I have initialize the value on top

[dsonesuk]

IF you have this on the same page, you have check form has been submitted by checking the submit name value, or individual input name value, or it will try to loop through (foreach) the post array values of the the checkbox values that are empty similar to

if(isset($_POST["go"])) // name of submit buuton value    {    $name = $_POST["name"];    $email = $_POST["email"];    $phone = $_POST["phone"];     $quality = $_POST["quality"];    $portion = $_POST["portion"];    $first="";    $two="";    if(isset($_POST["quality"]))        {        foreach ($quality as $one){            $first.= $one." ";            }        }    if(isset($_POST["quality"]))        {        foreach ($portion as $second){            $two.= $second." ";            }        } $sql = "INSERT INTO $db_table (name,email,phone,Food1,Food2) VALUES ('$name','$email','$phone','$first','$two')";$result = mysql_query($sql);if($result){$redirct = "Location:thanku.html";header($redirct);}else{echo "Error in sending data";}mysql_close();    }  

[nitesh]

Thank you every one problem is solved.

[artistandlive]

Thank you every one problem is solved.

And the solution is ...?

[artistandlive]

It doesn't make sense in computer logic. Any other language wouldn't compile or would append a random value to the string if you tried that. PHP outputs a notice or a warning (usually PHP is set not to display notice and warning-level errors), but it will continue to function normally assuming an empty string.
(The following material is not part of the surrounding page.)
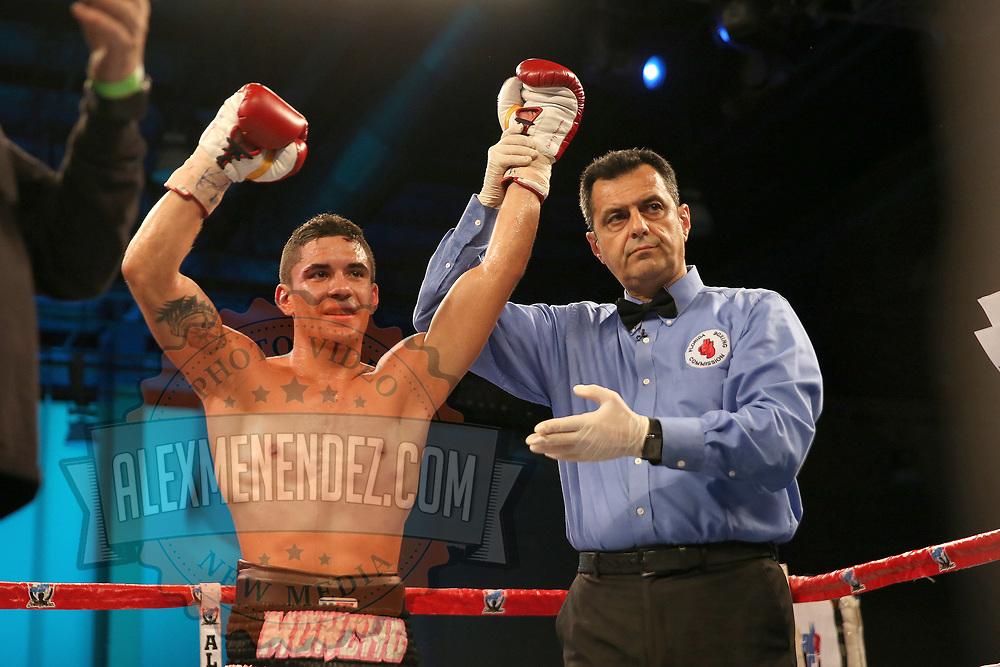 Henry Lebron defeats Ronnie Jordan during a Telemundo boxing match between at Osceola Heritage Park on Friday, February 23, 2018 in Kissimmee, Florida.  (Alex Menendez via AP)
You are totally right.PHP is just a simple script language. Almost nothing matters here

[justsomeguy]

You should always be developing with all error messages being shown. Things like undefined variables are in fact an error and should be fixed, your code shouldn't be considered finished until it runs with no errors and no notices. You can enable all errors at runtime like this: ini_set('display_errors', 1);error_reporting(E_ALL); On production servers it's common to send errors to a log instead of displaying them on the page, or turning them off altogether. You should not have error messages disabled while you're developing though, and you should never use the error suppression operator (@).

[niche]

Sage advice Ingolme & JSG . Thanks for the reminder.